Stored items
+++++

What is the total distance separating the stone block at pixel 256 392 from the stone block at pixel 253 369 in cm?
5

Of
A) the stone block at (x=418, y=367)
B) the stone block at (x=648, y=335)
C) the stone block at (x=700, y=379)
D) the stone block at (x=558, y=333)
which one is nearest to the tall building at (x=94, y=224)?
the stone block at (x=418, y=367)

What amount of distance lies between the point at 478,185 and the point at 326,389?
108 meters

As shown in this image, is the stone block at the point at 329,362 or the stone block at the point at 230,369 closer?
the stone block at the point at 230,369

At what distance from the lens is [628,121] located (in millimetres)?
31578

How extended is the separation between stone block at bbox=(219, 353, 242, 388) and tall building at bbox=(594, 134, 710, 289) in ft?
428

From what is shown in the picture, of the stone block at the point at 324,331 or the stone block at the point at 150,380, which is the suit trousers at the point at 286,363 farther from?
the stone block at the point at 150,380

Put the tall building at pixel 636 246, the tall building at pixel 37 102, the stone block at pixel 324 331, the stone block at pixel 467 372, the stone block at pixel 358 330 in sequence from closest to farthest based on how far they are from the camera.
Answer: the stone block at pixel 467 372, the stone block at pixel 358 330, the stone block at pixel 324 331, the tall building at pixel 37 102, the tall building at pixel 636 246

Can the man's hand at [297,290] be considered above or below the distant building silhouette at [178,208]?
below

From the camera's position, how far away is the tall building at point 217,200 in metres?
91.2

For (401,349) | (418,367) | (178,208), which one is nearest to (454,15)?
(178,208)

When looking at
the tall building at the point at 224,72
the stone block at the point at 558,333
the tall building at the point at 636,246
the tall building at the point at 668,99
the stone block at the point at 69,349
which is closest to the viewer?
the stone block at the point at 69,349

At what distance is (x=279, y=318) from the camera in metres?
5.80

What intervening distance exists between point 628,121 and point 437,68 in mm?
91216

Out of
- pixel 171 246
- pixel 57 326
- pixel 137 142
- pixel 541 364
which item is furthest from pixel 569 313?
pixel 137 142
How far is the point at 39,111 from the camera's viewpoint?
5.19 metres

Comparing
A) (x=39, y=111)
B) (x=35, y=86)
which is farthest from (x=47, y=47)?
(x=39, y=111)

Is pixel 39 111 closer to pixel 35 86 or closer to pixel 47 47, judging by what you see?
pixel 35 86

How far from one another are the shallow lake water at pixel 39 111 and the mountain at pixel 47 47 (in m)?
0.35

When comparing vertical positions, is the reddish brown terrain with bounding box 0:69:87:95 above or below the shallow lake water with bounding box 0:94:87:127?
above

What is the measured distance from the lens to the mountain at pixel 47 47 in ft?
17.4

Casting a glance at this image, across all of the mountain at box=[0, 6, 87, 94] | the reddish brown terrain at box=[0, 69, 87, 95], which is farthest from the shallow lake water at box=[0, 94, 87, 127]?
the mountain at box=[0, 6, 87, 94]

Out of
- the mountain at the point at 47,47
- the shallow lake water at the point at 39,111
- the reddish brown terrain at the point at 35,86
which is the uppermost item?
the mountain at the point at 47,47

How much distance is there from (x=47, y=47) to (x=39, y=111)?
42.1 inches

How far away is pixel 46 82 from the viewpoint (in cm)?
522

+++++

_Exercise_
Starting at the line that contains "How much distance" and continuing through the end of the records, put those lines into a numbered list. Omit any blank lines.

_Solution below_
1. How much distance is there from (x=47, y=47) to (x=39, y=111)?
2. 42.1 inches
3. How far away is pixel 46 82 from the viewpoint (in cm)?
4. 522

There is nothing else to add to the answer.